Proof assistant code is high reliability, there is no room to fudge it. This is ...

UltraSane · 2025-08-03T08:05:16 1754208316

Actually automated theorem provers like Lean are the PERFECT use for LLMs because you can instantly determine if the proof it generated is correct.

markusde · 2025-08-04T00:16:18 1754266578

Proofs, sure, but not definitions. A human needs to be sure that the definitions align with that they expect. Unfortunately, humans generating correct definitions and LLM's generating correct proofs are not independent problems.

wizzwizz4 · 2025-08-03T14:32:12 1754231532

Actually, some proofs take longer for the computer to verify than for a human (even an unskilled typist) to type out. Several hours to evaluate a two-page document isn't unusual. (I prefer to write optimised proofs, but it can take me weeks to find the correct abstractions for that.)

UltraSane · 2025-08-03T15:27:06 1754234826

Are you talking about Lean 4? Lean 4 is usually pretty fast at verifying proofs and most proofs are created in interactive mode so are checked as they are typed.

A "two-page document" (perhaps 200-300 lines of code) would typically check in a matter of seconds to, at most, a few minutes. If it took hours, it would mean the file contains a pathological case that a developer would be expected to identify and fix. It is absolutely not a normal or "not unusual" occurrence.

wizzwizz4 · 2025-08-04T10:04:53 1754301893

Steps to reproduce:

1. Load a complex data structure, e.g. from JSON. (I do not consider typing out the JSON to be part of the human's job.)

2. Process the data, using the magic of functional programming. (Performance? What's that? Performance is not a priority.)

3. Add some helpful lemmas.

4. Prove the data processing stage was correct… but proving this in general is haaaard, so just make automation that's capable of proving it for most cases… eventually.

5. Great! It takes 3 minutes to run on my tiny examples. Now run it on the real data.

And that's where hours come from!

UltraSane · 2025-08-05T01:49:30 1754358570

This is NOT what Lean 4 is designed to do. You seem to be using Lean 4 for what TLA+ is much better suited for.

wizzwizz4 · 2025-08-06T22:33:47 1754519627

If it is not suitable for programming, then it should not be branded as a programming language. Heck, its homepage says:

> Lean's metaprogramming capabilities enable users to extend the language with domain-specific notations and new proof automation techniques.

griffzhowl · 2025-08-03T11:35:32 1754220932

The problem is if they don't produce any correct ones then that doesn't matter

adastra22 · 2025-08-03T06:36:36 1754202996

Why? Coding assistants tend to do even better in contexts where they have tools like type checkers and linters to verify their implementations. This area seems actually uniquely well suited to LLM usage.

rocqua · 2025-08-03T06:54:08 1754204048

When I asked experts on formal proofs a year ago, their intuition was that there isn't enough formal proofs out there for LLMs to be very good at the syntax.

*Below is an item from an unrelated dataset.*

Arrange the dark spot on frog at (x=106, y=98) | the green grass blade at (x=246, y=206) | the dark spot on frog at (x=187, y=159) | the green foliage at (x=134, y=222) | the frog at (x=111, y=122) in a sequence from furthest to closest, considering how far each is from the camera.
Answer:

It's, as far as I know, quite hard to teach an LLM things it doesn't know.

UltraSane · 2025-08-03T08:06:02 1754208362

He is right and it doesn't matter because you can instantly tell if the proof the LLM generates is true or not.

kmill · 2025-08-03T17:15:26 1754241326

I see people on Zulip using Copilot to write Lean proofs, and they have some success, but the quality is really bad right now, creating long, unmaintainable proofs. New users get stuck, thinking they're 90% of the way to the end, but really the whole thing probably should be scrapped and they should start over.

It's a bit frustrating because, before Copilot, new users would come with proofs and you could spend some time helping them write better proofs and they'd learn things and gain skills, but now it's not clear that this is time well spent on my part. Copilot is not going to learn from my feedback.